### EXCERPT
——

Yukiko Akaba (赤羽 有紀子, Akaba Yukiko) is a Japanese long-distance runner who specializes in the 10,000 metres, half marathon and marathon events.

==Career==
She won the silver medal in half marathon at the 1999 Summer Universiade. At the 2001 Summer Universiade she finished eighth in the 5000 metres and won the bronze medal in the 10,000 metres. She finished twentieth in the 10,000 metres at the 2008 Olympic Games, but was less successful in the women's 5000 metres, failing to make the final. Her next global competition came at the 2009 World Championships in Athletics, where she finished 31st in the World Championship marathon race. She also ran at the 2009 IAAF World Half Marathon Championships, but failed to make an impact in either the individual race or with the Japanese team.

——

### DATASET CONTENT

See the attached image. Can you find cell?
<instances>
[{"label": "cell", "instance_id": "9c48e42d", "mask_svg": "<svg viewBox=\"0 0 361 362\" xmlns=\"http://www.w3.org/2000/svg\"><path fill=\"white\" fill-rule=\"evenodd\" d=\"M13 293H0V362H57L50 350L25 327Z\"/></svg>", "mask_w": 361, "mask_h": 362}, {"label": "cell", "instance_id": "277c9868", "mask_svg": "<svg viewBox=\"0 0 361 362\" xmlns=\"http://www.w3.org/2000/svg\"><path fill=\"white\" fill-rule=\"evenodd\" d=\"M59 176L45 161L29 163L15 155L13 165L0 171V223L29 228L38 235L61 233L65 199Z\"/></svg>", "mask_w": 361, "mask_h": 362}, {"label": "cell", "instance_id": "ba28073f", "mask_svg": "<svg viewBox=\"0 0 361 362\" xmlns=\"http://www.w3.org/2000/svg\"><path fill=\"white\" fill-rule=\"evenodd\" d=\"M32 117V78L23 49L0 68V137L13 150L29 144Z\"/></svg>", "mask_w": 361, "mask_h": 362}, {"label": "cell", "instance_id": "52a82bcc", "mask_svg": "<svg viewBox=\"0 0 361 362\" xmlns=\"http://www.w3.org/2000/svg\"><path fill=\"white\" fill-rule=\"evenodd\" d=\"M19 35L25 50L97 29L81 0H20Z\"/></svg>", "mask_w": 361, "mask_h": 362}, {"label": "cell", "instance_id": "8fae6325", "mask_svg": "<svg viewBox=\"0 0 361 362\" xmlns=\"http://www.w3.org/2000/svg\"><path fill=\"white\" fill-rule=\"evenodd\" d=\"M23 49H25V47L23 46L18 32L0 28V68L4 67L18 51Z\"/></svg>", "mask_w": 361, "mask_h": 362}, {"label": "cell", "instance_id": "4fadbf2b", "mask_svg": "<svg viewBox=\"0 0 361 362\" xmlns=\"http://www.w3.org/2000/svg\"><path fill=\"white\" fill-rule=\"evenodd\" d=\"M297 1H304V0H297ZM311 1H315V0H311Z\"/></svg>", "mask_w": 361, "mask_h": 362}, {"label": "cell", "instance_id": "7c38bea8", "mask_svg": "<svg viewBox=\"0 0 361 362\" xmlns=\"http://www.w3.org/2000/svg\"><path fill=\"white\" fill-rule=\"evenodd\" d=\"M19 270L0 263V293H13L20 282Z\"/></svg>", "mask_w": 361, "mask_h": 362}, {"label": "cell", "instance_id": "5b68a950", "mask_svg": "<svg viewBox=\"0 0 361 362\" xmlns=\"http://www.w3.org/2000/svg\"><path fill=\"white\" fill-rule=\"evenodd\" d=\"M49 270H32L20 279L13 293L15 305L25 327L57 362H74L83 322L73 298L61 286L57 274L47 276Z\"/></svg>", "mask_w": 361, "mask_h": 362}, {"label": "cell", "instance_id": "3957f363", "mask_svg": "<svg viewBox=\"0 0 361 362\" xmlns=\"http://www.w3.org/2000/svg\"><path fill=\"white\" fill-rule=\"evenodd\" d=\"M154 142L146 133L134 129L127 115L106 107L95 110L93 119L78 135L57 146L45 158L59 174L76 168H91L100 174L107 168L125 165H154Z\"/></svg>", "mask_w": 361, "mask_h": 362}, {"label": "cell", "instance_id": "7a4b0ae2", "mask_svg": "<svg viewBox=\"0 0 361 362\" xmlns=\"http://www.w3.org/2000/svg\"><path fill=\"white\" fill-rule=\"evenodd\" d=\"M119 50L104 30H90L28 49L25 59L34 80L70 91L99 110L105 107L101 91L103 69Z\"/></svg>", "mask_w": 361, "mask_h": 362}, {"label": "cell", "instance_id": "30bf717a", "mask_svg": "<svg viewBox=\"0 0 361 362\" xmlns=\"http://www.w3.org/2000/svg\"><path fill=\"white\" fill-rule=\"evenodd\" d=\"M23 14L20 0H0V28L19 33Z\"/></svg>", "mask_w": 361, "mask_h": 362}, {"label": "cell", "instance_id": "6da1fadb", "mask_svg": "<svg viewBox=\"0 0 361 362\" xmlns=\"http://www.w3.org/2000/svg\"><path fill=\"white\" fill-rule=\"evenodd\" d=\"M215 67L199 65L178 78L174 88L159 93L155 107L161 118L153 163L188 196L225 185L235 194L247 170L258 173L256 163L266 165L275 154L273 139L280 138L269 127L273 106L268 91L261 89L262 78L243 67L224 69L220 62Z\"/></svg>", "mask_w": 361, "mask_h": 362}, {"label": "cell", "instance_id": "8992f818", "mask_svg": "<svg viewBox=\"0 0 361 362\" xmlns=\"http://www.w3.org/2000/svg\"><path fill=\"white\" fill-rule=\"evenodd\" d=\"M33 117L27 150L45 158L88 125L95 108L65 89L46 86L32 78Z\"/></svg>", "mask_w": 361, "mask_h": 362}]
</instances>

——

### TASK INSTRUCTIONS
From the excerpt on Yukiko Akaba, extract the portion starting with "Yukiko Akaba (赤羽" and going on through "the Japanese team.". The lines that accompany the excerpt on Yukiko Akaba have no connection to it.

### SOLUTION
Yukiko Akaba (赤羽 有紀子, Akaba Yukiko) is a Japanese long-distance runner who specializes in the 10,000 metres, half marathon and marathon events.

==Career==
She won the silver medal in half marathon at the 1999 Summer Universiade. At the 2001 Summer Universiade she finished eighth in the 5000 metres and won the bronze medal in the 10,000 metres. She finished twentieth in the 10,000 metres at the 2008 Olympic Games, but was less successful in the women's 5000 metres, failing to make the final. Her next global competition came at the 2009 World Championships in Athletics, where she finished 31st in the World Championship marathon race. She also ran at the 2009 IAAF World Half Marathon Championships, but failed to make an impact in either the individual race or with the Japanese team.